The mothers of two teenage friends killed in a car crash have demanded a change in the law over “pathetic” compensation for bereavement provided by insurance companies.Megan Storey and Jordanna Goodwin, both 16, died along with three teenage friends in the accident at Conisbrough, South Yorkshire, last year. Their mothers received only the statutory bereavement damages in England and Wales for a dead child of £12,980 and have since launched an e-petition to have the law changed.

The families of the three others killed are to receive nothing, as they were over 18.

Tracey Storey, Megan’s mother, said: “This is not about being greedy and seeking more money, as no amount of money can compensate for the loss of Megan or Jordanna. It is about the injustice of the way the system works.”

The friends, all of whom lived in Doncaster, were killed when their Toyota Corolla collided with a Seat Leon and a Vauxhall Corsa last November.

The driver of the Corsa, a 21-year-old friend of the teenagers, was arrested on suspicion of causing death by dangerous driving and released on bail, but the case was dropped earlier this year.

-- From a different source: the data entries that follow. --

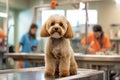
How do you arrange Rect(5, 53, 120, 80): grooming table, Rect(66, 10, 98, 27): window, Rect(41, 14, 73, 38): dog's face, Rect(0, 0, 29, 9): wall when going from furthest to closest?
Rect(0, 0, 29, 9): wall
Rect(66, 10, 98, 27): window
Rect(5, 53, 120, 80): grooming table
Rect(41, 14, 73, 38): dog's face

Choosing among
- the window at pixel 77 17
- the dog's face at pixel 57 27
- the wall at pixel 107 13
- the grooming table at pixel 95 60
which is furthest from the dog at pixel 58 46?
the wall at pixel 107 13

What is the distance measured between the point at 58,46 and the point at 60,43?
0.07 feet

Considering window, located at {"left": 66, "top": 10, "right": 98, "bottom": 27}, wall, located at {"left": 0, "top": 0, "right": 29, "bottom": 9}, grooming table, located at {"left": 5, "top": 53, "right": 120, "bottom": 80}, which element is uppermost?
wall, located at {"left": 0, "top": 0, "right": 29, "bottom": 9}

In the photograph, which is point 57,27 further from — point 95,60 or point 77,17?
point 77,17

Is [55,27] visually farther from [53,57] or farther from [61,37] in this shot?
[53,57]

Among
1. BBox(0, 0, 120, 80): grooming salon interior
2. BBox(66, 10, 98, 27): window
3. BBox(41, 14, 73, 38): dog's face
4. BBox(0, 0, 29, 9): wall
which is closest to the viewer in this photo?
BBox(41, 14, 73, 38): dog's face

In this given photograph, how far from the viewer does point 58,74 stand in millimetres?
1567

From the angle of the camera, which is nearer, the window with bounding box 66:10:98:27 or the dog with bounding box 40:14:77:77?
the dog with bounding box 40:14:77:77

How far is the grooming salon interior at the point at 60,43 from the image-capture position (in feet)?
4.91

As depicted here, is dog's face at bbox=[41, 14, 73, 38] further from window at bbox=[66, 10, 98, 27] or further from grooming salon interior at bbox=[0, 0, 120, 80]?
window at bbox=[66, 10, 98, 27]

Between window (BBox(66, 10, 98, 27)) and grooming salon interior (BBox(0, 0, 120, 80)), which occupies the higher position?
window (BBox(66, 10, 98, 27))

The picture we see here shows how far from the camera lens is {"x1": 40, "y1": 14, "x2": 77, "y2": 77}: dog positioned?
142 cm

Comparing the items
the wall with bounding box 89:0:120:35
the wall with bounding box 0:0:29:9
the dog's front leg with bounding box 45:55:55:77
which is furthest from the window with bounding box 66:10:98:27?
the dog's front leg with bounding box 45:55:55:77

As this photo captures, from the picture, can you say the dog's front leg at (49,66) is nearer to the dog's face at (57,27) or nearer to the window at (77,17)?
the dog's face at (57,27)
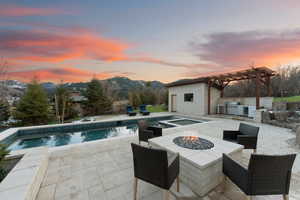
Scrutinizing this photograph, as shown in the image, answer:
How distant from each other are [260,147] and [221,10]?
667 centimetres

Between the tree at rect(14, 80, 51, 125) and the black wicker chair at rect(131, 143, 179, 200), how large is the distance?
11.1 metres

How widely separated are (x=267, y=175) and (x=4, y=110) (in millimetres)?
14033

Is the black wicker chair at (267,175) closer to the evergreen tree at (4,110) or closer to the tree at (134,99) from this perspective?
the evergreen tree at (4,110)

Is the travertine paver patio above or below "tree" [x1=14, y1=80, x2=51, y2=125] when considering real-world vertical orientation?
below

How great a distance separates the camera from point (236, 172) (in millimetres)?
1613

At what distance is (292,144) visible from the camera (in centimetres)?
392

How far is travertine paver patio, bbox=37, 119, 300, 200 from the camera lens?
74.8 inches

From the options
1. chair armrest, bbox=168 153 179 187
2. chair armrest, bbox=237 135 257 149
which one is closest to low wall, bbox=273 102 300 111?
chair armrest, bbox=237 135 257 149

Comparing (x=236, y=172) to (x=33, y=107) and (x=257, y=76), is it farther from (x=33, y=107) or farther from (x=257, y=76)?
(x=33, y=107)

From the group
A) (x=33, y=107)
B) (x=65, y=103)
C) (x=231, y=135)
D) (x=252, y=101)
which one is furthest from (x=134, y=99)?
(x=231, y=135)

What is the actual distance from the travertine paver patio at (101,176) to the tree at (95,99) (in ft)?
33.2

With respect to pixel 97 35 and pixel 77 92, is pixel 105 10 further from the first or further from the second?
pixel 77 92

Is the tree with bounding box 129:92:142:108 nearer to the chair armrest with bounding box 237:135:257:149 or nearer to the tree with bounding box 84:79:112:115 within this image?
the tree with bounding box 84:79:112:115

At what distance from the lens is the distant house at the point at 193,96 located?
10.4m
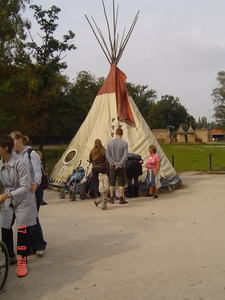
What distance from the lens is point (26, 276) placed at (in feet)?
16.0

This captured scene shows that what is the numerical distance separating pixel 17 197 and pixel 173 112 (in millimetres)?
88705

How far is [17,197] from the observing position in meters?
4.57

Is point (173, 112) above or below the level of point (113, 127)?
above

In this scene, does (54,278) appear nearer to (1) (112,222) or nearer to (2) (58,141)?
(1) (112,222)

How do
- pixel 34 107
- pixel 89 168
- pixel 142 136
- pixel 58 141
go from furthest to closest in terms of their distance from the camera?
pixel 58 141 → pixel 34 107 → pixel 142 136 → pixel 89 168

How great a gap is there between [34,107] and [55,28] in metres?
10.7

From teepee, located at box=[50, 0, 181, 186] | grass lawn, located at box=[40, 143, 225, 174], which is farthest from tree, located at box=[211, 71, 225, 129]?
teepee, located at box=[50, 0, 181, 186]

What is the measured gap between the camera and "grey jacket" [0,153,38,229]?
4637mm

Ronnie Hutcheon, the solicitor for Megan and Jordanna’s mothers, said they had “been offered a paltry sum, which they believe is a terrible way to recognise the value of human life”. He added: “Celebrities can be compensated for hurt feelings or breach of privacy by more than £200,000.”

Not only were the amounts insulting, Mr Hutcheon said, the categories of those entitled to an award were arbitrary. “So if the child is under 18, the parents qualify, but if they are over 18, they get nothing. The grief must be the same, surely?

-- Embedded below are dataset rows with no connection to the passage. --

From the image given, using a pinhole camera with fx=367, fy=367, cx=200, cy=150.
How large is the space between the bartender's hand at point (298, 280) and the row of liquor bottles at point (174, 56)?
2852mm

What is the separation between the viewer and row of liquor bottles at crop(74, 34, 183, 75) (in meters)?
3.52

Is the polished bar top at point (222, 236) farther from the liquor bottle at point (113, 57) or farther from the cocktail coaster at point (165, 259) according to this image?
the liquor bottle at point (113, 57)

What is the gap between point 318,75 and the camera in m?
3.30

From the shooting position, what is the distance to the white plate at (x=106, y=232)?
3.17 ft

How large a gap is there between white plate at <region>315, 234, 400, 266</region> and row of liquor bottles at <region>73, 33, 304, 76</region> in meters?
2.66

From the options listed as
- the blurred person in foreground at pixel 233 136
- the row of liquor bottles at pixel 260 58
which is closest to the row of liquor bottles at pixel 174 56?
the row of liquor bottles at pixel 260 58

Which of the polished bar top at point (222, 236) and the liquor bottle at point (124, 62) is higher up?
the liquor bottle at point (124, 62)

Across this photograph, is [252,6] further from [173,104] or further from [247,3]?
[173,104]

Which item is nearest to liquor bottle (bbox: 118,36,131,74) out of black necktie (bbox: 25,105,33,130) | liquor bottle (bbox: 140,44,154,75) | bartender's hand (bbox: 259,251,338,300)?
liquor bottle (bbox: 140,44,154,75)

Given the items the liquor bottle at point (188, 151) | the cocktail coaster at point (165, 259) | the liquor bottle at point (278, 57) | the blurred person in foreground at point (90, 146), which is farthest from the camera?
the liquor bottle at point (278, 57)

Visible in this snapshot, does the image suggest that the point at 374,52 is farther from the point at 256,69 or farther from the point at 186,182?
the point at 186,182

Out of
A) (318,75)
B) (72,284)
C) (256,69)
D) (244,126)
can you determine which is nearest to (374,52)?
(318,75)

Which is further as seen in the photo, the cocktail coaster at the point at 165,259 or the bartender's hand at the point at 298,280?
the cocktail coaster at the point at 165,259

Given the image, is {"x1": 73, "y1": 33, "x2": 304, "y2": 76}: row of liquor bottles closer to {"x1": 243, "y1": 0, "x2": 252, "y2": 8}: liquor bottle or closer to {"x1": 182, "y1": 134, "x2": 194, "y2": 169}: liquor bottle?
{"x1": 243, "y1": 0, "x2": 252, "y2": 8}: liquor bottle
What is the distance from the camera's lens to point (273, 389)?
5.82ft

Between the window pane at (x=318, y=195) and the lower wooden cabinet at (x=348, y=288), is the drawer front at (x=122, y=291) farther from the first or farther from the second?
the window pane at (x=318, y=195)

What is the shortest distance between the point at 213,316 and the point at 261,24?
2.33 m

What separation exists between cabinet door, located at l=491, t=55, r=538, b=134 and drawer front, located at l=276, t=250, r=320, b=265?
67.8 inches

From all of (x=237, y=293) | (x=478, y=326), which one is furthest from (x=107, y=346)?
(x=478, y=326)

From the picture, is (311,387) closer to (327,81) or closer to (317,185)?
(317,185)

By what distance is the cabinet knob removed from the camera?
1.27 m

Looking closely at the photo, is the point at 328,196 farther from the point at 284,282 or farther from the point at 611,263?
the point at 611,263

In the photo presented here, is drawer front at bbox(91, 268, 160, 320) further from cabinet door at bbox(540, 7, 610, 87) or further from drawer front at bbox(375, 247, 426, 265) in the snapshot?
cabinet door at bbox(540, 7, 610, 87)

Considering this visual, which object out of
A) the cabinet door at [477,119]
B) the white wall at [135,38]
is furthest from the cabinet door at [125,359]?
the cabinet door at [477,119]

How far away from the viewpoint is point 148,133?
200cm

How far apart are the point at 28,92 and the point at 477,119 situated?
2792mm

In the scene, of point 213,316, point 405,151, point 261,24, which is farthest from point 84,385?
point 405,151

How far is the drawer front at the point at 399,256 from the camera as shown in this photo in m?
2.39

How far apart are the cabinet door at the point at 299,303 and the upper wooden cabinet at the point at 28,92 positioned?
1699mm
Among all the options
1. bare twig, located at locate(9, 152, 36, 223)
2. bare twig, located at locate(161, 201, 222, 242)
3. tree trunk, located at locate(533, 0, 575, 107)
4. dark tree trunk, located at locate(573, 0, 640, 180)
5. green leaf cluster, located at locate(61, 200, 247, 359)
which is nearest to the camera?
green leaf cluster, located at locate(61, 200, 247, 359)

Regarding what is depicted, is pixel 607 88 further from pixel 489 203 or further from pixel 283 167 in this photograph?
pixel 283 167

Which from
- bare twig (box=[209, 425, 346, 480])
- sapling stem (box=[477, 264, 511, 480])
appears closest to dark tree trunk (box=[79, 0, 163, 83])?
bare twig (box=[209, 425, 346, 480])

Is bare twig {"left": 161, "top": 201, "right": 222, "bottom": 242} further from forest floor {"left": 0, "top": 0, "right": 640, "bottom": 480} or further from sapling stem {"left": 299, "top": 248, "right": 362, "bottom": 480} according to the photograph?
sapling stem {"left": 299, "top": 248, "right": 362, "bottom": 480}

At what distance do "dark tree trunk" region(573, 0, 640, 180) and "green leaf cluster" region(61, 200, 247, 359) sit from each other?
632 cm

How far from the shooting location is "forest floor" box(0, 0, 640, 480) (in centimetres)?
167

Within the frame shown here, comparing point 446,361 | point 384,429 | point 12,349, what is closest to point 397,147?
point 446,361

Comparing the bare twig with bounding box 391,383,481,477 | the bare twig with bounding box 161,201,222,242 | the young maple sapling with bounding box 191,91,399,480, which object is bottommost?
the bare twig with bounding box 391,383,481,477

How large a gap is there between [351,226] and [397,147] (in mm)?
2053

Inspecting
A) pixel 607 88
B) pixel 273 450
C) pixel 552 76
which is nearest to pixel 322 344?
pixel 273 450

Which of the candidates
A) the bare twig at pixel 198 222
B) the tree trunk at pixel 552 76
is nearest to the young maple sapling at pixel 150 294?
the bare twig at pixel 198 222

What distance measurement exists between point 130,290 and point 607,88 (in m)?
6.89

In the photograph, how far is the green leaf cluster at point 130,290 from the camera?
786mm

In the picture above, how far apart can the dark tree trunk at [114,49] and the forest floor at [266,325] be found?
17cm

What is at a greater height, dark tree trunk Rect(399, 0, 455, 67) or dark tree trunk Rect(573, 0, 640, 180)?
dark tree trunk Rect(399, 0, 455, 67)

“Obviously we all appreciate that no amount of money can compensate for the loss, but the government appears to suggest that the death of a loved one is only worth a token amount. That is simply not right, it’s unjust and insurance companies are getting away with not paying a fair amount for the recognition that the death of a close family member was unlawful.”

A bereavement award after a fatal accident can be claimed by a surviving spouse, surviving civil partner and parents, but only if the child is younger than 18, even by only one day.

Mr Hutcheon said other injustices included the fact that if parents are unmarried, then the mother receives the award but the father receives nothing. Children are not entitled to compensation for the death of their parents.

The government increased bereavement awards by 10 per cent in 2012, while also legislating to allow solicitors to take up to 25 per cent of those awards to cover their clients’ legal costs.

In Scotland, compensation awards are considered on a case-by-case basis, with judges having discretion. In one recent claim for the loss of a child, the parents were awarded £100,000.